Teks Kutipan:
········

Oleh: Aya ummu Najwa
#MuslimahTimes — Ketika seseorang memutuskan untuk hidup dalam orientasi dakwah, sesungguhnya ia sedang memilih suatu jalan dengan anak tangga persoalan. Satu demi satu ketika ia meniti anak tangga itu, maka akan muncul persoalan persoalan yang akan dihadapinya, yang sejatinya akan menaikan tingkatannya sebagai pengemban dakwah.
Sebagaimana ketika seseorang menginginkan posisi yang lebih tinggi, tentu harus ada energi dan dorongan yang lebih yang harus dilakukan, karena jika ia tidak melakukannya, tentu hidupnya hanya akan jalan di tempat, tak ada kemajuan.
Sesungguhnya, upaya pengemban dakwah untuk mengatasi setiap persoalannya dalam dakwah, sejatinya adalah untuk menaikkan tingkatan dirinya. Upaya peningkatan kualitas diri bagi pengemban dakwah adalah keharusan. Ini akan berdampak pada eksistensinya dalam medan dakwah.
Dalam peningkatan kualitas ini, setiap pengemban dakwah berbeda kondisinya. Ada yang survive dan berhasil mengupgrade dirinya menjadi pengemban dakwah yang militan. Ada yang terengah-engah dan terseok seok, atau bahkan tenggelam dalam persoalan dan akhirnya meninggalkan jalan dakwah. Padahal sejatinya, setiap ujian yang ada adalah cara Allah untuk meningkatkan level kita untuk menjadi lebih baik.
Ketika ujian datang silih berganti, sudah seyogyanya lah kita meningkatkan militansi kita. Berusaha untuk menjalankan amanah dengan lapang dada dan bersih hati, sehingga tidak timbul prasangka-prasangka negatif dan rasa pesimis yang menghambat gerak dakwah.
Militansi akan muncul dan terlihat ketika kita bersungguh-sungguh dalam menjalankan amanah dakwah. Militansi tak diukur dari seberapa seringnya kita menjadi panitia acara dakwah semata. Tapi militansi akan terukur dalam bagaimana kita menghadapi rintangan-rintangan dakwah yang menghadang.
Ketika seorang pengemban dakwah yang sedang kuliah, tentu dia akan mengalami berbagai benturan aktifitas kuliah dan dakwah, yang seringnya harus dikorbankan salah satu. Belum lagi tuntutan orang tua yang ingin anaknya segera lulus dan bekerja. Ini menuntut militansi yang kuat, bagaimana dia bisa tetap di jalan dakwah dan terus istiqamah, tapi juga dia bisa tetap kuliah dan segera lulus, hingga orang tuanya menjadi bangga.

········

Data Latihan:
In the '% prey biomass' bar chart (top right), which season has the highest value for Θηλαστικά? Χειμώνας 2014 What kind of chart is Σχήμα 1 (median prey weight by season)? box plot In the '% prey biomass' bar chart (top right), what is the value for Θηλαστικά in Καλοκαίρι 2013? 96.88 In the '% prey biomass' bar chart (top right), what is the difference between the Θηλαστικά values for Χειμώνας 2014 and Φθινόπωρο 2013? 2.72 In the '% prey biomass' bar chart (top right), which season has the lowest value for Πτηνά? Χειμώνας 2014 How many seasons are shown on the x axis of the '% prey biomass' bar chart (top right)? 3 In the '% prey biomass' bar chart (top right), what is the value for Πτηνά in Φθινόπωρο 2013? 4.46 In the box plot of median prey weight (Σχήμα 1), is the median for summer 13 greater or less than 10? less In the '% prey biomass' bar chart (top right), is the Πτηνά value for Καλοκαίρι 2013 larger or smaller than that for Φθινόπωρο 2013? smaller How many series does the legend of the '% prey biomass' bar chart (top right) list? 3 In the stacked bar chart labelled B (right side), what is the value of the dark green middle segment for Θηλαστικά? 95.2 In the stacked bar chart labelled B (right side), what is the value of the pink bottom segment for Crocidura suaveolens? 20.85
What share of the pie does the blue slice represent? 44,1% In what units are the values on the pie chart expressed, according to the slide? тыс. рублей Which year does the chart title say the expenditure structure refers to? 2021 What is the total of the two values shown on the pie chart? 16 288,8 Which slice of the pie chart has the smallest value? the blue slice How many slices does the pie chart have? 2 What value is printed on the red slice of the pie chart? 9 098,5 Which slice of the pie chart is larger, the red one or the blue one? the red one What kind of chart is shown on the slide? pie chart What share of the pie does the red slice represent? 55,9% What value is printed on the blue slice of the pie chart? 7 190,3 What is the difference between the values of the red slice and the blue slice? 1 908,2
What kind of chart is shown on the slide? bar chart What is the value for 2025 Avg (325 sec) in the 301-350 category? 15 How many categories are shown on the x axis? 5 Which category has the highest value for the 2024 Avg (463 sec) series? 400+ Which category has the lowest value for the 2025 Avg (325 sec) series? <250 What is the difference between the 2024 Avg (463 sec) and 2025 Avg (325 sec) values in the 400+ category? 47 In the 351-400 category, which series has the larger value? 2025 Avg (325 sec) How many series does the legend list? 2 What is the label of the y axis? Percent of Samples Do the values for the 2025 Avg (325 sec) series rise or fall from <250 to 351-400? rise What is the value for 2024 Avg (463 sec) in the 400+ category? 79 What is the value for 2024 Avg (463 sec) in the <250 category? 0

········

Yang Perlu Dikerjakan:
A - Perbarui bagian teks kutipan mulai dari "Sebagaimana ketika seseorang" sampai ke "dalam medan dakwah.", lalu ganti "kemajuan" dengan "perkembangan".
B - Menurut teks kutipan, dengan apa militansi seorang pengemban dakwah terukur?
C - Ringkas teks kutipan tentang militansi pengemban dakwah dalam dua kalimat.
Gunakan teks kutipan saja sebagai sumber, tanpa merujuk data.

Daftar Jawaban:
A -
Sebagaimana ketika seseorang menginginkan posisi yang lebih tinggi, tentu harus ada energi dan dorongan yang lebih yang harus dilakukan, karena jika ia tidak melakukannya, tentu hidupnya hanya akan jalan di tempat, tak ada perkembangan.
Sesungguhnya, upaya pengemban dakwah untuk mengatasi setiap persoalannya dalam dakwah, sejatinya adalah untuk menaikkan tingkatan dirinya. Upaya peningkatan kualitas diri bagi pengemban dakwah adalah keharusan. Ini akan berdampak pada eksistensinya dalam medan dakwah.

B - Militansi terukur dari cara menghadapi rintangan-rintangan dakwah yang menghadang.

C - Orang yang memilih hidup dalam orientasi dakwah akan menghadapi persoalan demi persoalan yang sejatinya menaikkan tingkatannya, sehingga peningkatan kualitas diri menjadi keharusan baginya. Ketika ujian datang silih berganti, militansi perlu ditingkatkan, dan militansi itu terukur dari cara menghadapi rintangan dakwah, misalnya benturan antara kuliah, dakwah, dan tuntutan orang tua.